- Film poster
- Directed by: R. P. Patnaik
- Written by: R. P. Patnaik
- Produced by: Vijay Prasad Malla
- Starring: Nishal; Nanduri Uday; Surya Teja; Gemini Suresh; Archana Sharma; Archana Shetty;
- Cinematography: Abhinandan Ramanujam
- Edited by: Vijay Anand Vadigi
- Music by: R. P. Patnaik
- Production company: Wellfare Creations
- Release date: 13 April 2012;
- Country: India
- Language: Telugu

= Friends Book =

Friends Book is a 2012 Indian Telugu-language suspense drama film directed by R. P. Patnaik (who also composed the music). The film stars Nishal, Nanduri Uday, Surya Teja, Gemini Suresh, Archna Sharma and Archana Shetty. The film was a box office failure.

==Production==
The film was initially titled Facebook and is about six friends.
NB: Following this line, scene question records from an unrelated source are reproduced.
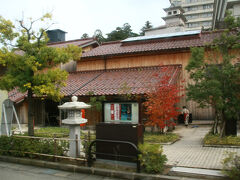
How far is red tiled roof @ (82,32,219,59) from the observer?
57.8ft

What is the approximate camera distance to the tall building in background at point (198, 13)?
70562 mm

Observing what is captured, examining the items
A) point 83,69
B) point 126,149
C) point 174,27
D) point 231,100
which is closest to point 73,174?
point 126,149

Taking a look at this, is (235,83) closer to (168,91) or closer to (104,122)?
(168,91)

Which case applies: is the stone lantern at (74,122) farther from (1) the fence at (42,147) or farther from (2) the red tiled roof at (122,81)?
(2) the red tiled roof at (122,81)

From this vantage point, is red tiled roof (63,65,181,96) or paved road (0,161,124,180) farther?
red tiled roof (63,65,181,96)

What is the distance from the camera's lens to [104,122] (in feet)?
24.2

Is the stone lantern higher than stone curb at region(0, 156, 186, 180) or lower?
higher

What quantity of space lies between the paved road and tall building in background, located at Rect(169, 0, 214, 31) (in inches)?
2776

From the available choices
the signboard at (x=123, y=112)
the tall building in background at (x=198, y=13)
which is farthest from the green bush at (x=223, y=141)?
the tall building in background at (x=198, y=13)

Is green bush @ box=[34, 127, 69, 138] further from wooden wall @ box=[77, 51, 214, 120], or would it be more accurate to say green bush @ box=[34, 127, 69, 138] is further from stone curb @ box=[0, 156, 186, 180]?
wooden wall @ box=[77, 51, 214, 120]

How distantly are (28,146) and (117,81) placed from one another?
933cm

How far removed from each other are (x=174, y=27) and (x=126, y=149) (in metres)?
31.7

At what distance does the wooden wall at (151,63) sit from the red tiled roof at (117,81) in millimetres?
723

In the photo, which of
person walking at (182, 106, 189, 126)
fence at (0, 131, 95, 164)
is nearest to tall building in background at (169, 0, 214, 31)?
person walking at (182, 106, 189, 126)
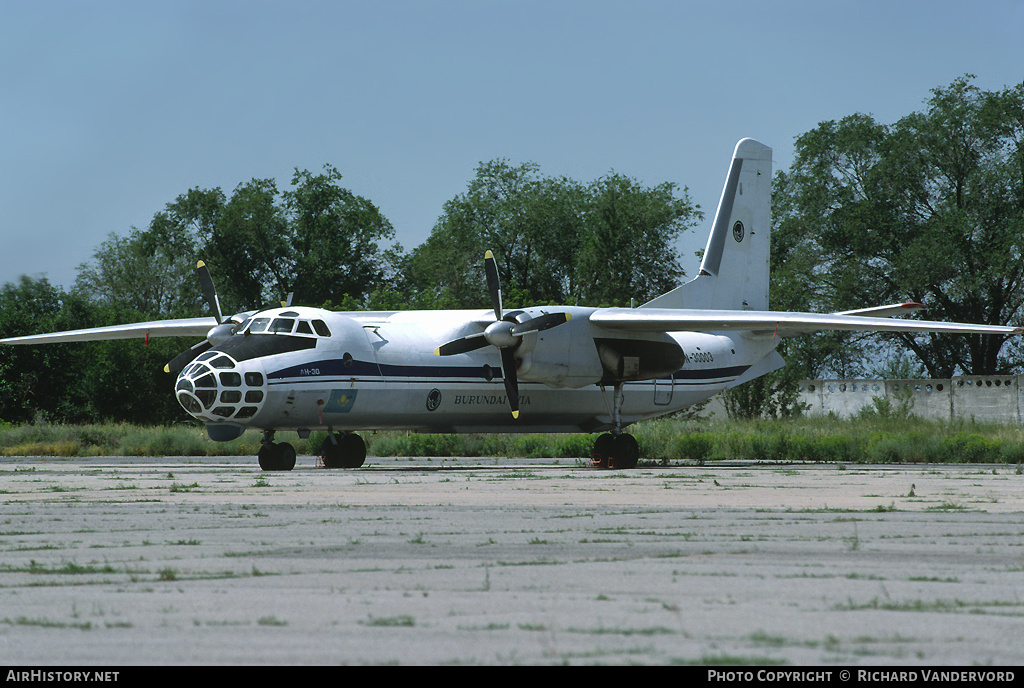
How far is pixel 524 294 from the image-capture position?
66.1 metres

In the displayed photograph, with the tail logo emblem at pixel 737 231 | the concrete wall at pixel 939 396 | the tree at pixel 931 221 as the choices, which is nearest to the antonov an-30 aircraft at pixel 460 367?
the tail logo emblem at pixel 737 231

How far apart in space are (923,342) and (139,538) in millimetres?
59876

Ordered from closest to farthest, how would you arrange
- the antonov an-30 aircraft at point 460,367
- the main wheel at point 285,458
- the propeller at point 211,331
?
the antonov an-30 aircraft at point 460,367 → the main wheel at point 285,458 → the propeller at point 211,331

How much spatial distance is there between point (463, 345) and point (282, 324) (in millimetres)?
3897

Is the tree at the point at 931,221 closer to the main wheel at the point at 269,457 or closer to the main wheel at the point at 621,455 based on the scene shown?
the main wheel at the point at 621,455

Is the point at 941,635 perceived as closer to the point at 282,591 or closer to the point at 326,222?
the point at 282,591

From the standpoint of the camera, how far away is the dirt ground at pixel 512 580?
5.23 meters

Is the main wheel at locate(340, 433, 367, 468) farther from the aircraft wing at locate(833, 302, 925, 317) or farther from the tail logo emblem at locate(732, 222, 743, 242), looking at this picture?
→ the tail logo emblem at locate(732, 222, 743, 242)

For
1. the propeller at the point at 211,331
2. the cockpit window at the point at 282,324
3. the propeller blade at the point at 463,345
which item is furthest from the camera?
the propeller at the point at 211,331

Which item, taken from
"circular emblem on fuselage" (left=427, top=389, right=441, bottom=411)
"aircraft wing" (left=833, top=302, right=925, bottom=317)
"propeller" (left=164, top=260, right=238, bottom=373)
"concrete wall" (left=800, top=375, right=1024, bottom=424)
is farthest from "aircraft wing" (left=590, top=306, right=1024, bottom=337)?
"concrete wall" (left=800, top=375, right=1024, bottom=424)

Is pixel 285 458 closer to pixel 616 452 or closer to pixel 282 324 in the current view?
pixel 282 324

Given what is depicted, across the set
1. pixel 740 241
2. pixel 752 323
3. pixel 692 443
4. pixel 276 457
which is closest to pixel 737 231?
pixel 740 241

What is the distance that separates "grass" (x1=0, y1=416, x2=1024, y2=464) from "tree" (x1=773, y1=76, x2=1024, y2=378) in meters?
24.0

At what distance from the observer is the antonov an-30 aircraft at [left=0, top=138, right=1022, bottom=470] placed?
2296 centimetres
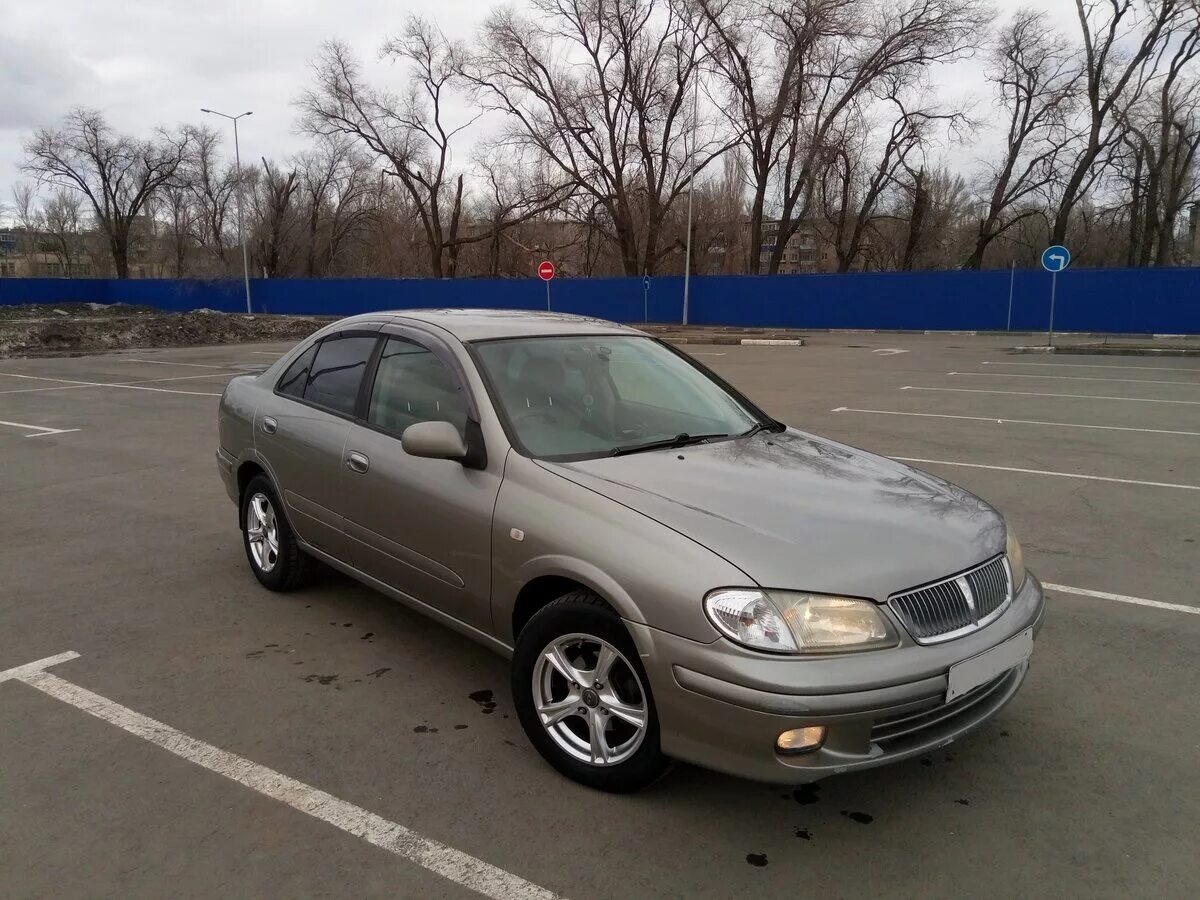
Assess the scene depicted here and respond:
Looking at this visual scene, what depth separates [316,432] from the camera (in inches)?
170

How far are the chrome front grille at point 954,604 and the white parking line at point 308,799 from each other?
1362mm

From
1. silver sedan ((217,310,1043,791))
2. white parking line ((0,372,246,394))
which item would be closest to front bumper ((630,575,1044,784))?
silver sedan ((217,310,1043,791))

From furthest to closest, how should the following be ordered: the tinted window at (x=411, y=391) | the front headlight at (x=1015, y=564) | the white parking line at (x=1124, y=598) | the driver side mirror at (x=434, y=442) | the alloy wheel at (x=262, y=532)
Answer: the alloy wheel at (x=262, y=532)
the white parking line at (x=1124, y=598)
the tinted window at (x=411, y=391)
the driver side mirror at (x=434, y=442)
the front headlight at (x=1015, y=564)

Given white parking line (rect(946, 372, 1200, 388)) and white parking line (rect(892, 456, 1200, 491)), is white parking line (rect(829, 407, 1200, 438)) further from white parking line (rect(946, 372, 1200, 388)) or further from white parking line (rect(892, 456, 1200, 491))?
white parking line (rect(946, 372, 1200, 388))

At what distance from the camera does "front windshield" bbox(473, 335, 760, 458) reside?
11.6 feet

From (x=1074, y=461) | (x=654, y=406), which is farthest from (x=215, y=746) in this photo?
(x=1074, y=461)

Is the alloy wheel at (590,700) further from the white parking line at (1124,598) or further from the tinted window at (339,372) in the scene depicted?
the white parking line at (1124,598)

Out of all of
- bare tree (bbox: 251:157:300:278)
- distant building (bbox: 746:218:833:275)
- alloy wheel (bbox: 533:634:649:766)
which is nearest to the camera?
alloy wheel (bbox: 533:634:649:766)

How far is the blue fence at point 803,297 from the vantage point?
89.8ft

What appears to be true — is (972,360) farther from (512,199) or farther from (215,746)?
(512,199)

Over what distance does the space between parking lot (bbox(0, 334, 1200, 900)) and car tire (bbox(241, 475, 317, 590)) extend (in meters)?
0.16

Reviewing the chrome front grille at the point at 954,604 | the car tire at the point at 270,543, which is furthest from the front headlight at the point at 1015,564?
the car tire at the point at 270,543

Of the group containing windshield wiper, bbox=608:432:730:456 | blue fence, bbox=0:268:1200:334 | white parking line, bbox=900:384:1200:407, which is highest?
blue fence, bbox=0:268:1200:334

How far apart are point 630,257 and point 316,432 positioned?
38.8 m
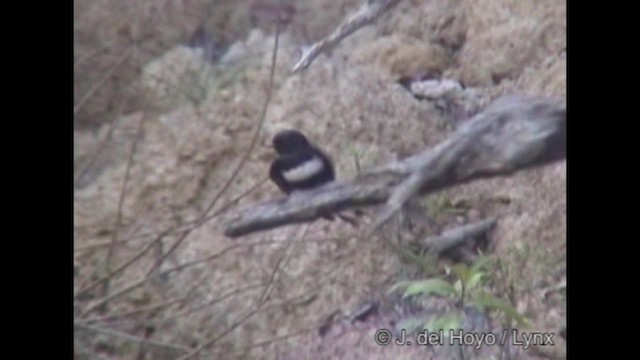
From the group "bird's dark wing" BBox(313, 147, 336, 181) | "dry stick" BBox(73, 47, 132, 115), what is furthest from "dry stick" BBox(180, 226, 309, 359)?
"dry stick" BBox(73, 47, 132, 115)

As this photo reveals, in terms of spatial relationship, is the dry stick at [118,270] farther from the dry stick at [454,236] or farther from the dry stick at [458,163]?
the dry stick at [454,236]

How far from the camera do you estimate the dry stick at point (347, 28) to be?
273cm

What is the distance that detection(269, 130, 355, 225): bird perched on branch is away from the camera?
2.71 metres

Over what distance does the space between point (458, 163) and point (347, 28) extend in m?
0.46

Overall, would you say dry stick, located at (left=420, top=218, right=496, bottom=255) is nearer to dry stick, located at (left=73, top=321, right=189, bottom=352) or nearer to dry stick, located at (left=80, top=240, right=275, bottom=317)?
dry stick, located at (left=80, top=240, right=275, bottom=317)

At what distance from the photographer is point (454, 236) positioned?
2705 mm

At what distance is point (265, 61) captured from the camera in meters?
2.72

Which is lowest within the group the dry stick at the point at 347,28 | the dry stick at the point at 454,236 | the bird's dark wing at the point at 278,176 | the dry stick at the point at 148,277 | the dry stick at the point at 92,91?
the dry stick at the point at 148,277

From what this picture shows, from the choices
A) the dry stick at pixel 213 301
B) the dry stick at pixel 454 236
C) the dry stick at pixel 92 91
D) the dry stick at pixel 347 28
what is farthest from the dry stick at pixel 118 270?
the dry stick at pixel 454 236

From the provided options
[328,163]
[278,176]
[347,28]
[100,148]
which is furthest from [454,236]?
[100,148]

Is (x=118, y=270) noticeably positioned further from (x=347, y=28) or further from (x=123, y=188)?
(x=347, y=28)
The film marked the Telugu debut of Archna Sharma, who plays a former investigative officer.

== Reception ==
A critic from The Times of India gave the film a rating of three-and-a-half out of five stars and wrote that "The first half appeared to drag a bit, but as the mystery deepens, it could be an edge-of-the-seat thriller".